Source : commission spéciale du Sénat

I - Le dispositif proposé

Selon l'article L. 1233-5 du code du travail, lorsque l'employeur procède à un licenciement collectif pour motif économique et en l'absence de convention ou accord collectif de travail applicable, il doit définir les critères retenus pour fixer l'ordre des licenciements , après consultation du comité d'entreprise ou, à défaut, des délégués du personnel.

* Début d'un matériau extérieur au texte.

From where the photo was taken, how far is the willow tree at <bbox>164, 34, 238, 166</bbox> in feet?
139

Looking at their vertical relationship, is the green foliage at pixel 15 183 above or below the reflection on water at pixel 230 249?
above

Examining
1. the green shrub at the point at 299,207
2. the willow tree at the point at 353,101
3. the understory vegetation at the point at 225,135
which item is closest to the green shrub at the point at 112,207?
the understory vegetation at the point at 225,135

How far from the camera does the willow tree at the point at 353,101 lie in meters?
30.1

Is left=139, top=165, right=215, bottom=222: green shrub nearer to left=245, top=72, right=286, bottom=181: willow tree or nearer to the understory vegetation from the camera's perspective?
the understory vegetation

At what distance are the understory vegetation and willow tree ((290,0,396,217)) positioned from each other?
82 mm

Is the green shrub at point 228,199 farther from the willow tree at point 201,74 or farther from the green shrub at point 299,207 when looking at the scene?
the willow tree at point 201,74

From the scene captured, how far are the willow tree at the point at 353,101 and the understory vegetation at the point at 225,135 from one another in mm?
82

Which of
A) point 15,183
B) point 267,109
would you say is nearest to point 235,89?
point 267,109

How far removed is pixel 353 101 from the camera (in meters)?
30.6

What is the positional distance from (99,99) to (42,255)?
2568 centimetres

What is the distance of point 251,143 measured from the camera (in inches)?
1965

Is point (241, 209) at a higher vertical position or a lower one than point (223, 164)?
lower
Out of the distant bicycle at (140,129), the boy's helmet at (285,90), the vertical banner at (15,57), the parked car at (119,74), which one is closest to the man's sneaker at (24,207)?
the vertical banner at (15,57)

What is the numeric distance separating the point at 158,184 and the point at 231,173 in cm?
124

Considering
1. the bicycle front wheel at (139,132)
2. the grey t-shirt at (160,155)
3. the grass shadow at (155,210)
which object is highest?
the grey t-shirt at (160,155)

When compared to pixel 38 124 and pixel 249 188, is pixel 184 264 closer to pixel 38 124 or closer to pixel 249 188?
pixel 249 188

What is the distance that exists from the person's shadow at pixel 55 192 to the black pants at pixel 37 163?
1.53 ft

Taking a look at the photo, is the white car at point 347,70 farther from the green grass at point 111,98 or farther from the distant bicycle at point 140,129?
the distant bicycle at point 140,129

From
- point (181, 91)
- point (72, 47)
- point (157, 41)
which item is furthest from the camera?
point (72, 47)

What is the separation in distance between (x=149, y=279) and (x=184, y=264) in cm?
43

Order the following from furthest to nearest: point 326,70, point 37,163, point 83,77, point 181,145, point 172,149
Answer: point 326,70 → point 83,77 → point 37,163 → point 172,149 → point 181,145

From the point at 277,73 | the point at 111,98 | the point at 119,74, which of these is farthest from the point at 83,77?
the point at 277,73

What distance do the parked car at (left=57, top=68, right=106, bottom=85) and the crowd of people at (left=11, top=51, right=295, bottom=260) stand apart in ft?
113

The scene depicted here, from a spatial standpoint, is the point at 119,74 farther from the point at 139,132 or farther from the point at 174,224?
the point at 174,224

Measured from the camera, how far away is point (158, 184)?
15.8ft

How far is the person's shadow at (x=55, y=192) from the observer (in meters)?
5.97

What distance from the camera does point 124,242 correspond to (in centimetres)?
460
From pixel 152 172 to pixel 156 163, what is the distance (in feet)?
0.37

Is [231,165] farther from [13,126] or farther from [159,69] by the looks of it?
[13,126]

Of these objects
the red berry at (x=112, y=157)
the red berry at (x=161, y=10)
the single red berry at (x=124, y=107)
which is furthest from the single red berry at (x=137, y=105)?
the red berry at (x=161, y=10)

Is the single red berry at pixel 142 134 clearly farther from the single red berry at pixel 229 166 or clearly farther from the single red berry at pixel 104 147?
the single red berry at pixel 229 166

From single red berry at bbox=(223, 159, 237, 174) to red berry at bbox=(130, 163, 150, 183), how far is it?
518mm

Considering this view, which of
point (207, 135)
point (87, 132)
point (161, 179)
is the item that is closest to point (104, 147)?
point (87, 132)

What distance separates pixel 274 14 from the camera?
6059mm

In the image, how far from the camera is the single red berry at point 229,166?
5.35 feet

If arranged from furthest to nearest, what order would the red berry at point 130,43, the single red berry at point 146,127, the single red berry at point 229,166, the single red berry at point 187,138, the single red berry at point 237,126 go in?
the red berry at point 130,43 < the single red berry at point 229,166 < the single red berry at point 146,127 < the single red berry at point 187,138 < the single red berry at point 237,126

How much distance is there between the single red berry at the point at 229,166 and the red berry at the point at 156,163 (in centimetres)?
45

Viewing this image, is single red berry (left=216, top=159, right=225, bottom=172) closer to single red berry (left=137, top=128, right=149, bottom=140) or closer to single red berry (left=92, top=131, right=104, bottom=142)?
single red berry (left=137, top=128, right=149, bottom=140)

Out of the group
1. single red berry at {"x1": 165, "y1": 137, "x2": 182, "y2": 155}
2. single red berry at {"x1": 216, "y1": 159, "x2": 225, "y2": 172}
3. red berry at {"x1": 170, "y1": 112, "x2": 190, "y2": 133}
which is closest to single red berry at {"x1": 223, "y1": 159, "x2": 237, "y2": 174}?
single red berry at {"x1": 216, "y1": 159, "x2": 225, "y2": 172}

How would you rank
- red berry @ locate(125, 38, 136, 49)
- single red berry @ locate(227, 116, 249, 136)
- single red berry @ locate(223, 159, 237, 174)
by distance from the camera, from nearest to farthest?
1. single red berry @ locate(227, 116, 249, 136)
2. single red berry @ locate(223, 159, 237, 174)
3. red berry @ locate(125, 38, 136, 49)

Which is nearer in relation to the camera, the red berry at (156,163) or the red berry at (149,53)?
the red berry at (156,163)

Ces critères prennent notamment en compte :

- les charges de famille, en particulier celles des parents isolés ;

- l'ancienneté de service dans l'établissement ou l'entreprise ;

- la situation des salariés qui présentent des caractéristiques sociales rendant leur réinsertion professionnelle particulièrement difficile, notamment celle des personnes handicapées et des salariés âgés ;

- les qualités professionnelles appréciées par catégories de personnel.

Le périmètre d'application de l'ordre des licenciements est en principe constitué par l'ensemble des salariés de l'entreprise qui relèvent d'une même catégorie professionnelle , caractérisée par l'exercice de fonctions de même nature exigeant une formation commune.

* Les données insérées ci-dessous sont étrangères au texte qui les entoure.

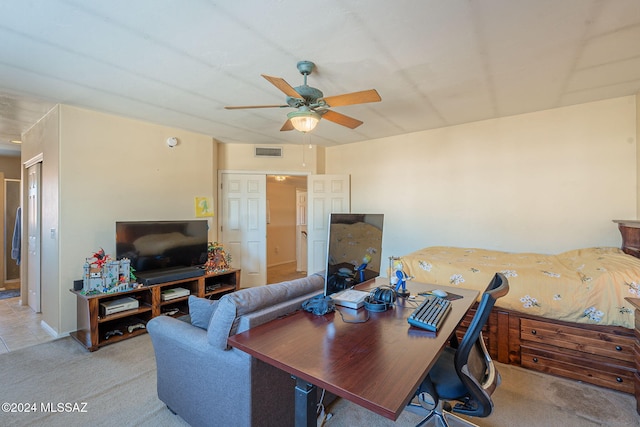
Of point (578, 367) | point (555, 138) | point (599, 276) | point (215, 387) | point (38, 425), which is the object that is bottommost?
point (38, 425)

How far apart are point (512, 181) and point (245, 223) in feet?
13.1

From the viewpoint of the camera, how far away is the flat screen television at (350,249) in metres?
1.62

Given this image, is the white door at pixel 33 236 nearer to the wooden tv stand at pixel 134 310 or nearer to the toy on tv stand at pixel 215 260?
the wooden tv stand at pixel 134 310

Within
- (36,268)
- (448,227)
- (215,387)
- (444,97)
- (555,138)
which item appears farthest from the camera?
(448,227)

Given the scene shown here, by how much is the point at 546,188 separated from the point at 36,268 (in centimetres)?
646

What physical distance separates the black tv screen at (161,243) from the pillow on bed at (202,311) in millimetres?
2069

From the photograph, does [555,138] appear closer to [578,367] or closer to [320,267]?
[578,367]

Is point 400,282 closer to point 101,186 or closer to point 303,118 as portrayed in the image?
point 303,118

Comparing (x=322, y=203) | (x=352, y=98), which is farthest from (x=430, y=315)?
(x=322, y=203)

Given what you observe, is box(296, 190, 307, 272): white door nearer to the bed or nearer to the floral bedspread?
the floral bedspread

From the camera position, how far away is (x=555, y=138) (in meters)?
3.52

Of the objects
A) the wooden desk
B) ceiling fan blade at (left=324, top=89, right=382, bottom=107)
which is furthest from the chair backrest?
ceiling fan blade at (left=324, top=89, right=382, bottom=107)

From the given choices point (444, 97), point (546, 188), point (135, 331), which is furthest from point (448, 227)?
point (135, 331)

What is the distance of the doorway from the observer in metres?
7.11
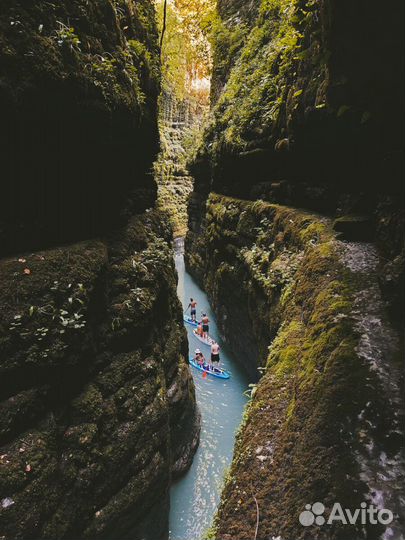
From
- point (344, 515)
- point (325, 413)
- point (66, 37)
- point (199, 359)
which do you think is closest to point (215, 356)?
point (199, 359)

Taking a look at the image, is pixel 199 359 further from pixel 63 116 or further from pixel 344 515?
pixel 344 515

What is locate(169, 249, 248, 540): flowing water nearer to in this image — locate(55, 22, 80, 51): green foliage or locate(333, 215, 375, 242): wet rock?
locate(333, 215, 375, 242): wet rock

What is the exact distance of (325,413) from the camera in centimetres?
296

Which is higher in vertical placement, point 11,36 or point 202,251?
point 11,36

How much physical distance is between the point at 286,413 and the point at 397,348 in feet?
4.26

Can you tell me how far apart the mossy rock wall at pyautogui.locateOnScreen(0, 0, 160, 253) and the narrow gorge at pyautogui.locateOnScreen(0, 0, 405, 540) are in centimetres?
3

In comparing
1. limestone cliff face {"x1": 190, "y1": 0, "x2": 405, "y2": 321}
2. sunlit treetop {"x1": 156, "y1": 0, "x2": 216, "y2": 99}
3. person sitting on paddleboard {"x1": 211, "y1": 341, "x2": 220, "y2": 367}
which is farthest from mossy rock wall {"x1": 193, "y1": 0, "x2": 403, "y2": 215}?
person sitting on paddleboard {"x1": 211, "y1": 341, "x2": 220, "y2": 367}

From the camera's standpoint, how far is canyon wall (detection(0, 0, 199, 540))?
4.10 meters

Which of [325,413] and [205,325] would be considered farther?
[205,325]

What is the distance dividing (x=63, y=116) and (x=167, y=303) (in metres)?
4.66

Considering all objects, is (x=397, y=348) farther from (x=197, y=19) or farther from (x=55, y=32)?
(x=197, y=19)

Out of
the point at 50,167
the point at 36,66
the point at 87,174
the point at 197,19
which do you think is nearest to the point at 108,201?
the point at 87,174

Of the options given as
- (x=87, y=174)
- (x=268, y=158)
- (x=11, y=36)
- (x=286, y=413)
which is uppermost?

Proche d'une jurisprudence de la Cour de cassation 537 ( * ) , l'article 20 de la loi du 14 juin 2013 précitée a indiqué que l'employeur peut privilégier un de ces critères, à condition de tenir compte de l'ensemble des autres critères légaux. Cette même loi, à travers l'article L. 1233-24-2 du même code, a autorisé l'accord collectif définissant le PSE à modifier la pondération et le périmètre d'application des critères d'ordre des licenciements.

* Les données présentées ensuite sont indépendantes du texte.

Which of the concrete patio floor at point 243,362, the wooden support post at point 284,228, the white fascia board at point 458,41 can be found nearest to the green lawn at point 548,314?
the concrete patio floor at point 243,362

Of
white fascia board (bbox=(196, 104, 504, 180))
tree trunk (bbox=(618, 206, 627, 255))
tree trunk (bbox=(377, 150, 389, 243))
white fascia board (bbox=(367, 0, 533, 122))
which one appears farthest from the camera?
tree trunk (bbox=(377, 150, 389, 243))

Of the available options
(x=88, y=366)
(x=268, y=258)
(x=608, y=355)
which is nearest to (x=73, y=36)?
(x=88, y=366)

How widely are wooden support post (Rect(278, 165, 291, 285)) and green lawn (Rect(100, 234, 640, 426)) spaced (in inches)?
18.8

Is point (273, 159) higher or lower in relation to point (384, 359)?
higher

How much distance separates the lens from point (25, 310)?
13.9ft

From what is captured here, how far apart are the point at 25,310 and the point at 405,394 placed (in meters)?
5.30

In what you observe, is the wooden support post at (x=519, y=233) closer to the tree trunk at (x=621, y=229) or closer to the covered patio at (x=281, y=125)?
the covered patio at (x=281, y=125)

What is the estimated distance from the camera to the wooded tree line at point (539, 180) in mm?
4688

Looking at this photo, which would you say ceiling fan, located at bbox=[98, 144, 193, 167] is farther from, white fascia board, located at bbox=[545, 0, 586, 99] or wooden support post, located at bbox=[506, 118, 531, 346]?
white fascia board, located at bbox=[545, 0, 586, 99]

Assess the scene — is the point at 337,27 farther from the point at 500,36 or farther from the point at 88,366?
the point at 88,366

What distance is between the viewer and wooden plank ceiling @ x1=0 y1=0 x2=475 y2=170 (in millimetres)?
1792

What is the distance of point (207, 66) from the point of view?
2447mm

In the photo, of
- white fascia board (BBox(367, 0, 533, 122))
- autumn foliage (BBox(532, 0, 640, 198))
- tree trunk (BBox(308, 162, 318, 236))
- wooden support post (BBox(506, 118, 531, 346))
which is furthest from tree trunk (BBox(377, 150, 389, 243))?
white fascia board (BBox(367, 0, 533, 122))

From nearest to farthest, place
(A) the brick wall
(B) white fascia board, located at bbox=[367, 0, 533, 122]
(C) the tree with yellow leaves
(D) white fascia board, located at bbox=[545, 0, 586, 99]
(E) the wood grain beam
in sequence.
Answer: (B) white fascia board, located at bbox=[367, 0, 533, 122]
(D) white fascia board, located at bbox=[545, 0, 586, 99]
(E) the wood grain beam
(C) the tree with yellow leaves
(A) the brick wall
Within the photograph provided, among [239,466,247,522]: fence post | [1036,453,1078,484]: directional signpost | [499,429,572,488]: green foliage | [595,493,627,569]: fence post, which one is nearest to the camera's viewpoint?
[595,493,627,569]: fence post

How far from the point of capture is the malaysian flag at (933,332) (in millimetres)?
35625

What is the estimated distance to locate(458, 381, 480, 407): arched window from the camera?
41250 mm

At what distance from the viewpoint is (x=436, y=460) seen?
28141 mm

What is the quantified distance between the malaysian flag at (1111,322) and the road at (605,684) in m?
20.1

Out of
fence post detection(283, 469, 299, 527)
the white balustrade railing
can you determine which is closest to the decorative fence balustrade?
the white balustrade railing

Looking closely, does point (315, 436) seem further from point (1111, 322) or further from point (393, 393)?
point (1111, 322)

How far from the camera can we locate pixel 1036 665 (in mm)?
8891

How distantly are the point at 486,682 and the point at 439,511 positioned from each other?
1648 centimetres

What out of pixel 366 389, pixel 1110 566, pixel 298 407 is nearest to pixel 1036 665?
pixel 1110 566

Le présent article, dans sa version initiale, a complété ces dispositions par un alinéa précisant que pour les entreprises soumises à l'obligation d'établir un PSE, le périmètre d'application des critères d'ordre des licenciements peut être fixé à un niveau inférieur à celui de l'entreprise .

II - Les modifications apportées par l'Assemblée nationale

Un amendement du rapporteur général et des rapporteurs thématiques adopté en commission spéciale a précisé que, dans l'hypothèse où le PSE était défini par un document unilatéral de l'employeur, le périmètre d'appréciation de l'ordre des licenciements ne pouvait être inférieur à celui de chaque zone d'emploi , au sens de l'Insee, dans laquelle sont situés un ou plusieurs établissements de l'entreprise concernés par les suppressions d'emplois.

La zone d'emploi au sens de l'Insee

Selon l'Insee, une zone d'emploi est un « espace géographique à l'intérieur duquel la plupart des actifs résident et travaillent, et dans lequel les établissements peuvent trouver l'essentiel de la main d'oeuvre nécessaire pour occuper les emplois offerts ». Leur élaboration découle des données de flux de déplacements domicile-travail collectées lors des recensements de la population.

Établi pour la première fois en 1983-84, l'atlas des zones d'emploi a été actualisé en 2010. Ainsi, au 1 er juillet 2011, la France comptait 322 zones d'emploi , y compris les départements d'outre-mer (dont Mayotte).

Près de la moitié de la population française réside dans les quarante zones d'emploi les plus peuplées .

Ce zonage peut guider la délimitation de territoires pour la mise en oeuvre des politiques territoriales initiées par les pouvoirs publics ou les acteurs locaux.

Source : commission spéciale du Sénat

Aucun amendement n'a été adopté en séance publique.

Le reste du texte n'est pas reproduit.